Él sabía que le gustaba que la llamaran por su nombre completo.

– ¿Mamá se despertó? Puedo comenzar a preparar la cena.

– Tu mamá va a seguir durmiendo por un rato. ¿Por qué tú y yo no nos recostamos y leemos juntos? -En un momento, Elizabeth estaba contra la pared y Matt ocupando casi toda la cama. Elizabeth comenzó a retorcerse.

– Será mejor que me levante y prepare unas hamburguesas -dijo.

Él la tomó con fuerza de los hombros.

– Primero dale un fuerte abrazo a tu papaíto, querida.

– Tú no eres mi padre. -De repente, se sintió atrapada. Quería llamar a su madre, tratar de despertarla, pero ahora Matt la estaba besando.

– Eres una niña muy bonita -le dijo él-. Serás una gran belleza cuando crezcas. -Su mano avanzaba sobre la pierna de Elizabeth.

– No me gusta -dijo ella.

– ¿No te gusta qué, muñeca?

Y entonces, sobre el hombro de Matt, pudo ver a Leila de pie ante la puerta. Sus ojos verdes estaban oscuros por la rabia. En un segundo, atravesó el cuarto y le tiró con tanta fuerza de los cabellos que Matt tuvo que echar la cabeza hacia atrás. Leila le gritaba palabras que Elizabeth no podía entender. Y luego le gritó:

– Fue suficiente lo que esos otros hijos de puta me hicieron, pero te mataré si la tocas a ella.

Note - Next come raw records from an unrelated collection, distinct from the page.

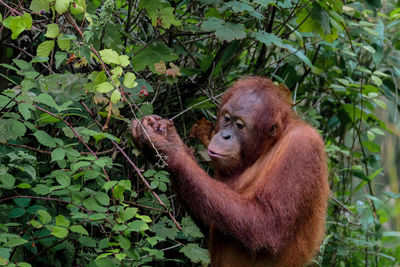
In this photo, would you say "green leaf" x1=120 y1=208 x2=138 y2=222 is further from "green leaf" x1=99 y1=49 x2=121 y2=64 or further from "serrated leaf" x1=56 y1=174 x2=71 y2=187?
"green leaf" x1=99 y1=49 x2=121 y2=64

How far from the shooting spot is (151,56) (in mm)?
3332

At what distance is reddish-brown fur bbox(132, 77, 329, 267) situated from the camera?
2723 millimetres

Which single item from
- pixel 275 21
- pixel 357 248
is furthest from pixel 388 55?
pixel 357 248

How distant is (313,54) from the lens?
4918 mm

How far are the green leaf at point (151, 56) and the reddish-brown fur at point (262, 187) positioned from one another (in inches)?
19.2

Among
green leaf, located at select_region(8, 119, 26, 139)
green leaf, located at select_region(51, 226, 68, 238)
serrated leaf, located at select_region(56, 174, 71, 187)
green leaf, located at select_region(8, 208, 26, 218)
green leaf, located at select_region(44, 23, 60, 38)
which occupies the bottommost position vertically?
green leaf, located at select_region(8, 208, 26, 218)

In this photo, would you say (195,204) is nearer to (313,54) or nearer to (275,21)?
(275,21)

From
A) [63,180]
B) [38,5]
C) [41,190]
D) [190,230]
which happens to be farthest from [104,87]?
[190,230]

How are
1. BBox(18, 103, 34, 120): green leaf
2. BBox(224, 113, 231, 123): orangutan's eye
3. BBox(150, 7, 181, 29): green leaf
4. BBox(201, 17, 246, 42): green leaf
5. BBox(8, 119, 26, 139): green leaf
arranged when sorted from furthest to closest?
BBox(201, 17, 246, 42): green leaf < BBox(150, 7, 181, 29): green leaf < BBox(224, 113, 231, 123): orangutan's eye < BBox(8, 119, 26, 139): green leaf < BBox(18, 103, 34, 120): green leaf

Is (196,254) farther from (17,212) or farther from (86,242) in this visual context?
(17,212)

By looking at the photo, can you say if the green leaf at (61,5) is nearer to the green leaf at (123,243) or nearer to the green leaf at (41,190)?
the green leaf at (41,190)

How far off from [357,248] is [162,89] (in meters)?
2.27

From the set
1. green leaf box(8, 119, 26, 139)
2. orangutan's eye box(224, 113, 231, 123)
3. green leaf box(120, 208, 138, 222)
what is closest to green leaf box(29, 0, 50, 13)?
green leaf box(8, 119, 26, 139)

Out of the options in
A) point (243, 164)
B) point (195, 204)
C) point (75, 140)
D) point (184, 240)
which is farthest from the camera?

Los pies de Matt tocaron el suelo de un golpe. Se inclinó hacia un lado tratando de alejarse de Leila, pero ella seguía tirándole del largo cabello y cada movimiento que hacía le repercutía en la cabeza. Después comenzó a gritarle a Leila y trató de pegarle.

La madre debió de haber escuchado el ruido porque su ronquido se detuvo. Se acercó al cuarto envuelta en una sábana, tenía los ojos rojos e hinchados y su hermoso cabello pelirrojo estaba todo revuelto.

– ¿Qué sucede? -logró preguntar con voz enojada y soñolienta y Elizabeth pudo ver el rasguño en su frente.